** Consegna A **
Nel testo sui beni confiscati in Sicilia, riscrivi sotto forma di elenco puntato il paragrafo che comincia con "Siamo ancora all’anno zero", conservandone i fatti principali.
** Consegna B **
Rispondi in breve a queste domande sul testo dei beni confiscati in Sicilia, una per riga:
(i) Quale percentuale dei beni confiscati in tutta Italia si trova in Sicilia?
(ii) Chi è il presidente della Commissione antimafia regionale?
(iii) Quale collega firma i reportage che Alqamah proporrà?
** Consegna C **
Prosegui il testo sui beni confiscati in Sicilia a partire dal punto in cui si interrompe.

** Testo estratto **
Beni confiscati in Sicilia. Lo “shock” della legalità
Beni Confiscati: la Commissione antimafia regionale presenta la relazione, elenco dolente ma anche utili proposte
La Sicilia detiene il 60 per cento delle proprietà mobiliari e immobiliari, aziendali, confiscate in tutta Italia, ma è tremendamente indietro nel riutilizzo di questi beni confiscati.
E’ la fotografia che emerge dal lavoro svolto dalla Commissione antimafia regionale, e oggi pomeriggio il presidente della Commissione, on. Claudio Fava, ha presentato ai giornalisti la relazione, carica di aspetti oscuri ma anche carica di proposte utili a far partire un sistema di riutilizzo.
Siamo ancora all’anno zero, il sistema non è mai davvero partito, per tutta una serie di deficienze e difficoltà. Le prime e più importanti investono l’Agenzia Nazionale dei Beni Confiscati, ma vi sono anche responsabilità che appartengono agli enti locali, a quei Comuni che hanno avuto affidati i beni ma che li tengono quasi nascosti.
Proprio su questo aspetto da domani mattina Alqamah vi proporrà una serie di reportage che affrontano il problema, un lavoro di inchiesta giornalistica firmato dal bravo collega Emanuel Butticè. Ma veniamo alla conferenza stampa di oggi del presidente Fava che ha descritto la situazione come “preoccupante”.

** Materiale fornito **

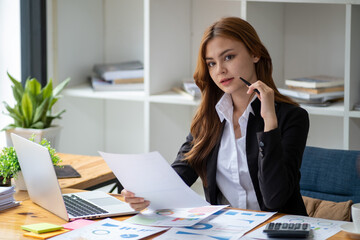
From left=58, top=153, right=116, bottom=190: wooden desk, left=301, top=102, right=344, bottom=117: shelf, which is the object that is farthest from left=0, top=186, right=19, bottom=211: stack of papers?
left=301, top=102, right=344, bottom=117: shelf

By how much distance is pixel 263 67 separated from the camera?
7.23ft

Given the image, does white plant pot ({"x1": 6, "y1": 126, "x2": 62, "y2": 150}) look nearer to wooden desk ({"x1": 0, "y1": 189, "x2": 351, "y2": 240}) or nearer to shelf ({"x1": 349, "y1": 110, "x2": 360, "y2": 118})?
wooden desk ({"x1": 0, "y1": 189, "x2": 351, "y2": 240})

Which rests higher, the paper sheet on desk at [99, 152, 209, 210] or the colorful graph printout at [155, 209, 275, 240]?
the paper sheet on desk at [99, 152, 209, 210]

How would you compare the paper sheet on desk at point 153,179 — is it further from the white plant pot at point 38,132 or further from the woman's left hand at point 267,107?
the white plant pot at point 38,132

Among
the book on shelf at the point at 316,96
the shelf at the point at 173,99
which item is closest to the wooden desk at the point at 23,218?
the book on shelf at the point at 316,96

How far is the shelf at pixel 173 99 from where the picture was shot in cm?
318

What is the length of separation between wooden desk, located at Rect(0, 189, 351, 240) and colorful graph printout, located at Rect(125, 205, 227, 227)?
0.23ft

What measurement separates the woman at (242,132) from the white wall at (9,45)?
1.62 meters

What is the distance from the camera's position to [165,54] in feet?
11.1

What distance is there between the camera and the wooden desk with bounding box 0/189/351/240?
1.71m

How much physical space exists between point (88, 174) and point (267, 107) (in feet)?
2.85

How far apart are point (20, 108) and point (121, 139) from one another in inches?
45.3

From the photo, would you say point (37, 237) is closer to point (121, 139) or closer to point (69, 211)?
point (69, 211)

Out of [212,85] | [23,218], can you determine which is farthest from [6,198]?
[212,85]
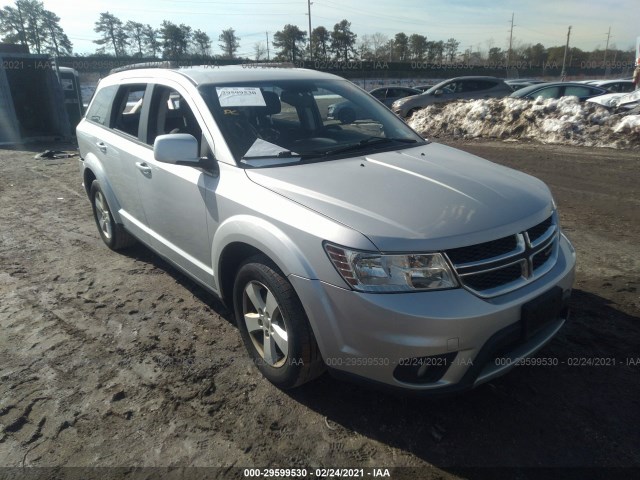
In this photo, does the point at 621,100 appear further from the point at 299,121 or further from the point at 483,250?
the point at 483,250

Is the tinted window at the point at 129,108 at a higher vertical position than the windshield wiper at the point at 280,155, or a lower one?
higher

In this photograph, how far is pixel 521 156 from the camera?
10.0m

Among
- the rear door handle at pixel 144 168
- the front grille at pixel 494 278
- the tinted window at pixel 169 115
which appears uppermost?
the tinted window at pixel 169 115

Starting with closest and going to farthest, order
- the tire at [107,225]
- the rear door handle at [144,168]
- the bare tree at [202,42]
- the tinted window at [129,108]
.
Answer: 1. the rear door handle at [144,168]
2. the tinted window at [129,108]
3. the tire at [107,225]
4. the bare tree at [202,42]

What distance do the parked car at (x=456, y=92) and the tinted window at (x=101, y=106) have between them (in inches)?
500

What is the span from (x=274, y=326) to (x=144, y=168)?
6.16 feet

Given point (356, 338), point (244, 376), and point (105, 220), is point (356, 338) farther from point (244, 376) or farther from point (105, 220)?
point (105, 220)

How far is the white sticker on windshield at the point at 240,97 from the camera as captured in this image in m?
3.27

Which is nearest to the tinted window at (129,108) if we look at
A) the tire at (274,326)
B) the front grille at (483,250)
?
the tire at (274,326)

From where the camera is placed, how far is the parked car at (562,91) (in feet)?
44.1

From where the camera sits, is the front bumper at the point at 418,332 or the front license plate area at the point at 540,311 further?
the front license plate area at the point at 540,311

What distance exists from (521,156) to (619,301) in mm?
6945

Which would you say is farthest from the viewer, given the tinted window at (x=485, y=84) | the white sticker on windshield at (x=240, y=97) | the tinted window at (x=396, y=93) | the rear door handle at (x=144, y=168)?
the tinted window at (x=396, y=93)

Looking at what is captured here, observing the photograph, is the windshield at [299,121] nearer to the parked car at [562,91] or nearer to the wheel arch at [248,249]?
the wheel arch at [248,249]
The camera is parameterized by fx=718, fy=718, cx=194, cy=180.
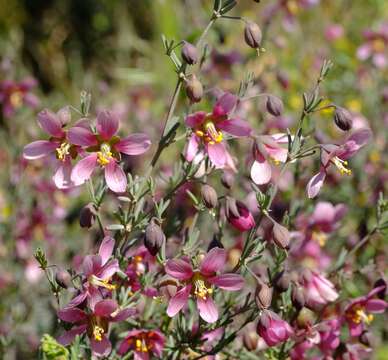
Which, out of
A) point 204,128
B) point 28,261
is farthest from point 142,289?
point 28,261

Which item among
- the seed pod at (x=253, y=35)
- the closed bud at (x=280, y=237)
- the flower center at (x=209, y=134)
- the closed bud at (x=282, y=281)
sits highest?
the seed pod at (x=253, y=35)

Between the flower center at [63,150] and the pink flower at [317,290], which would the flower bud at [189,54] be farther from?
the pink flower at [317,290]

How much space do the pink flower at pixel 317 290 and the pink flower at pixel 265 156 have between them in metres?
0.34

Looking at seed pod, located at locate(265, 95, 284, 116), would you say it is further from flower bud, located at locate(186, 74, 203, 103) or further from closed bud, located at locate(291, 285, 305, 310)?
closed bud, located at locate(291, 285, 305, 310)

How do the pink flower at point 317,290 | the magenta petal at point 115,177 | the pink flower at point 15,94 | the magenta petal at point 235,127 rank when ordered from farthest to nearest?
1. the pink flower at point 15,94
2. the pink flower at point 317,290
3. the magenta petal at point 235,127
4. the magenta petal at point 115,177

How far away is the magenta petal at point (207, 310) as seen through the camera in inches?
72.4

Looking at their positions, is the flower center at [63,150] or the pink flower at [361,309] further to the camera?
the pink flower at [361,309]

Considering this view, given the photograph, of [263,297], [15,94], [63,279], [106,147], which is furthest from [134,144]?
[15,94]

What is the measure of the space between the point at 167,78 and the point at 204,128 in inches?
158

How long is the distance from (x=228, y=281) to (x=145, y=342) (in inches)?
13.6

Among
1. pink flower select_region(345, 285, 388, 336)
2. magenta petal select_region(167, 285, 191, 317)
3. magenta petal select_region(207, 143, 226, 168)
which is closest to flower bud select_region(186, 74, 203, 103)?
magenta petal select_region(207, 143, 226, 168)

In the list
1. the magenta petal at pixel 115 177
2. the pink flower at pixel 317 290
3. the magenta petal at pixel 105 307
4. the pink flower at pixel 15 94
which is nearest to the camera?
the magenta petal at pixel 105 307

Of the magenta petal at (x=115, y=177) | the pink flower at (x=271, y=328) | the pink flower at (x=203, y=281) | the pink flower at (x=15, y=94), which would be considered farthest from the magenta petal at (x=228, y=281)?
the pink flower at (x=15, y=94)

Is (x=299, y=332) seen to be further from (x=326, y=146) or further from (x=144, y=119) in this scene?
(x=144, y=119)
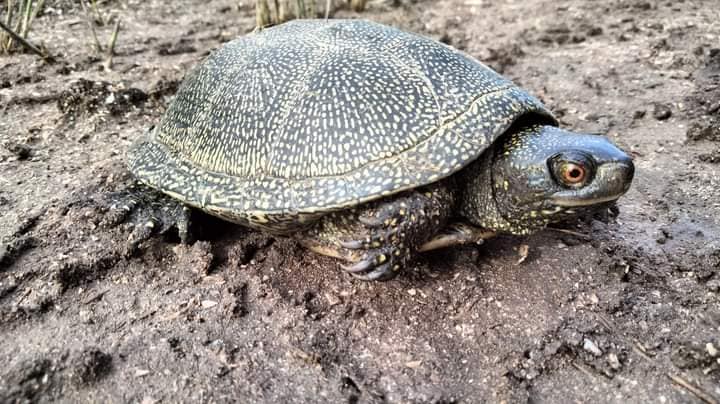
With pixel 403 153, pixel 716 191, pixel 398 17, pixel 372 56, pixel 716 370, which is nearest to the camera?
pixel 716 370

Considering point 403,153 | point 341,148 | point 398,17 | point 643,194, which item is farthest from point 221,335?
point 398,17

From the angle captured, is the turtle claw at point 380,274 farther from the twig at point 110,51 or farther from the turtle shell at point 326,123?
the twig at point 110,51

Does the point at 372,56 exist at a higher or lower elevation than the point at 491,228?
higher

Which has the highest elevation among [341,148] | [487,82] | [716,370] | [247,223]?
[487,82]

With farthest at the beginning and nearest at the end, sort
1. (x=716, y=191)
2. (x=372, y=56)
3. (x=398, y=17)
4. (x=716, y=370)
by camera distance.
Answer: (x=398, y=17) < (x=716, y=191) < (x=372, y=56) < (x=716, y=370)

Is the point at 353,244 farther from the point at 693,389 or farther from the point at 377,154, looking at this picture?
the point at 693,389

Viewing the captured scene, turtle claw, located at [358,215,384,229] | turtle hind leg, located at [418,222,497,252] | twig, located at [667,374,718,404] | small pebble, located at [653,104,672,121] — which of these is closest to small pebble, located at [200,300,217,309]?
turtle claw, located at [358,215,384,229]

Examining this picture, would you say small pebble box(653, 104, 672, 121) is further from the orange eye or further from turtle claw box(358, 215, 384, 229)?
turtle claw box(358, 215, 384, 229)

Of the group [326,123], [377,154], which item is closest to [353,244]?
[377,154]

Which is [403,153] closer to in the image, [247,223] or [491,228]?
[491,228]
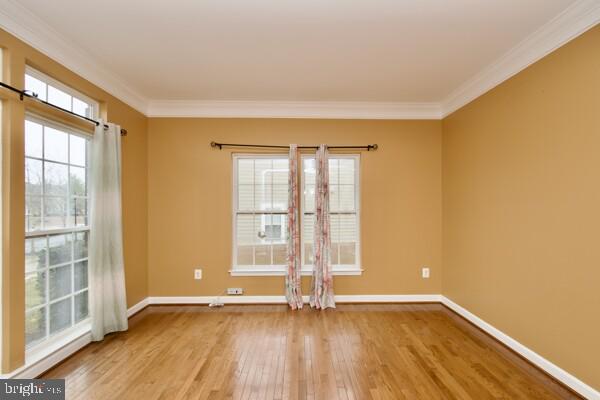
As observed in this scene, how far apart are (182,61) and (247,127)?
126 centimetres

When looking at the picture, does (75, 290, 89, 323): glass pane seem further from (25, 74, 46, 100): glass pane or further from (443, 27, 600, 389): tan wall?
(443, 27, 600, 389): tan wall

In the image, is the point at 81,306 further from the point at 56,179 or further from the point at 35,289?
the point at 56,179

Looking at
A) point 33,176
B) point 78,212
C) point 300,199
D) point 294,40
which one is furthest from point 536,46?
point 78,212

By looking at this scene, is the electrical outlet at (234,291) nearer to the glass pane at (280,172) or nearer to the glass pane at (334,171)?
the glass pane at (280,172)

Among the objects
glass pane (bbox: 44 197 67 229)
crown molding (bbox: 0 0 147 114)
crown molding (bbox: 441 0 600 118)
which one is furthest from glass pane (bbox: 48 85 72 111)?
crown molding (bbox: 441 0 600 118)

** Risposta A **
- Il sistema di riutilizzo è ancora all’anno zero e non è mai davvero partito.
- La causa è una serie di carenze e difficoltà.
- Le prime e più importanti riguardano l’Agenzia Nazionale dei Beni Confiscati.
- Ci sono responsabilità anche degli enti locali, cioè dei Comuni che hanno ricevuto i beni ma li tengono quasi nascosti.

** Risposta B **
(i) Il 60 per cento.
(ii) L’on. Claudio Fava.
(iii) Emanuel Butticè.

** Risposta C **
La Commissione regionale antimafia che ha svolto numerose audizioni, magistrati, giudici, amministratori giudiziari, imprenditori e presidenti di società cooperative – tra questi i vertici della trapanese Calcestruzzi Ericina Libera -, giornalisti, professionisti e docenti universitari, come la bolognese professoressa Stefania Pellegrini che da qualche anno dirige proprio una scuola di specializzazione e master universitario dedicata alla gestione dei beni confiscati, ha raccolto un quadro sconfortante. Sembra che ciò che dovrebbe appartenere alla storia, invece resta di tremenda attualità, ci riferiamo ai dati raccolti che dimostrano come in molti casi soggetti colpiti da confisca continuano a detenere i beni loro sottratti, tutto è rimasto scritto solo sulla carta.
Sono 780 le aziende confiscate, di queste solo 30 sono attive, oltre 400 aziende sono state assegnate e di queste soltanto 11 non sono state liquidate, così per fornire alcuni numeri. “Il restart – ha detto Fava – non c’è stato, sono andati smarriti nel tempo progetti interessanti come quelli che puntavano a mettere in rete le aziende confiscate”. E’ accaduto che lo “shock” non è stato causato dalla confisca ma semmai dal cercare di far rimettere nel circuito della legalità queste imprese, “quando semmai – ha sottolineato Fava – il circuito della legalità non avrebbe dovuto provocare scintille ma semmai aiutare queste imprese a ritornare produttive”.
Sotto accusa è finita l’Agenzia dei Beni Confiscati (Anbsc), ma anche le istituzioni locali.
Caso clamoroso quello del Consorzio per la legalità di Trapani al quale nessuno dei Comuni partecipanti ha mai affidato beni confiscati per il riuso: “in questo caso – ha proseguito Fava – i Comuni si sono limitati a sottoscrivere un patto come se si trattasse di un viatico per il paradiso, senza però far nulla”. Il Consorzio per la Legalità di Trapani è finito invece più volte nell’occhio del ciclone per via di alcuni suoi presidenti in un caso arrestato, l’allora sindaco di Calatafimi Nicolò Ferrara, in altri due raggiunti da informazioni di garanzia, i sindaci di Castellammare del Golfo e Paceco, Nicola Rizzo e Giuseppe Scarcella, per reati gravi come quello della corruzione (Ferrara) e favoreggiamento a soggetti mafiosi (Rizzo e Scarcella).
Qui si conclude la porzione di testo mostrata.